§ **TRAVAIL DEMANDÉ**: Modifiez la liste ci-dessous : recopiez-la en entier en remplaçant « photograph » par « photo », sans rien changer d'autre, et omettez les images dans votre réponse.

· · ·

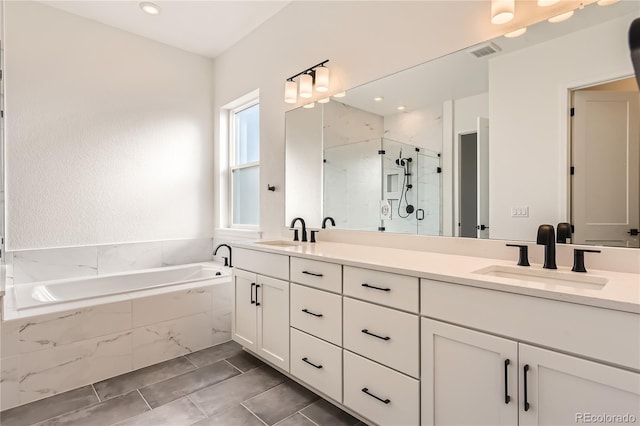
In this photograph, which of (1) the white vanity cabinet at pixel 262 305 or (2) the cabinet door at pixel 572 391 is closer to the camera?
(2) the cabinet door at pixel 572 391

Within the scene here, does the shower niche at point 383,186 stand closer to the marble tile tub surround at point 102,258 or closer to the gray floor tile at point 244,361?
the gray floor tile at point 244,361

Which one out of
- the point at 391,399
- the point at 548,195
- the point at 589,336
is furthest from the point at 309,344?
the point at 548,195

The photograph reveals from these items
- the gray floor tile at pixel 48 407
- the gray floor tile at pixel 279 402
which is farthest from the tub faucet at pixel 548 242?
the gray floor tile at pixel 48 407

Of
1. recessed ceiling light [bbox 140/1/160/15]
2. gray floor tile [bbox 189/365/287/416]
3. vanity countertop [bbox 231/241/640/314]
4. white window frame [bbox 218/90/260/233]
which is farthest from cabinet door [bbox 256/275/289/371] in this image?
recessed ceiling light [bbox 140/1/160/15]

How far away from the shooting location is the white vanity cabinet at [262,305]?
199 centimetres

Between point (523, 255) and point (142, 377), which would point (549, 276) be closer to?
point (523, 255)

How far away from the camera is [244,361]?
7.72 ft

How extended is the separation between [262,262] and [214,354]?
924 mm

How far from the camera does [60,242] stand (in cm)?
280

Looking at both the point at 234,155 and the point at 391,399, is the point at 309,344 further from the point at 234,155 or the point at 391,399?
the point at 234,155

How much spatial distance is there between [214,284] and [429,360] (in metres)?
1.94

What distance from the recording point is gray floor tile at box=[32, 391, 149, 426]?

· · ·

§ **RÉPONSE ATTENDUE**:
In this photo, which of (1) the white vanity cabinet at pixel 262 305 or (2) the cabinet door at pixel 572 391 is closer to the camera?
(2) the cabinet door at pixel 572 391

Within the scene here, does the shower niche at point 383,186 stand closer to the marble tile tub surround at point 102,258 or closer to the gray floor tile at point 244,361?
the gray floor tile at point 244,361

Which one out of
- the point at 391,399
- the point at 548,195
- the point at 589,336
is furthest from the point at 309,344?
the point at 548,195

The photo reveals from these items
- the gray floor tile at pixel 48 407
- the gray floor tile at pixel 279 402
which is farthest from the tub faucet at pixel 548 242?
the gray floor tile at pixel 48 407

Of
1. recessed ceiling light [bbox 140/1/160/15]
2. gray floor tile [bbox 189/365/287/416]
3. vanity countertop [bbox 231/241/640/314]
4. white window frame [bbox 218/90/260/233]
which is farthest from cabinet door [bbox 256/275/289/371] in this image?
recessed ceiling light [bbox 140/1/160/15]

How far away from the shooting location is the white vanity cabinet at [262,305]?
199 centimetres

Between point (523, 255) and point (142, 377), which would point (549, 276) be closer to?
point (523, 255)

How far away from the camera is [244,361]?
7.72 ft

How extended is the separation between [262,262] and [214,354]?
924 mm

How far from the camera does [60,242] stand (in cm)?
280

Looking at both the point at 234,155 and the point at 391,399, is the point at 309,344 further from the point at 234,155 or the point at 391,399?
the point at 234,155

How much spatial distance is there between [214,284] and [429,360] (in metres)?
1.94

What distance from the recording point is gray floor tile at box=[32, 391, 149, 426]?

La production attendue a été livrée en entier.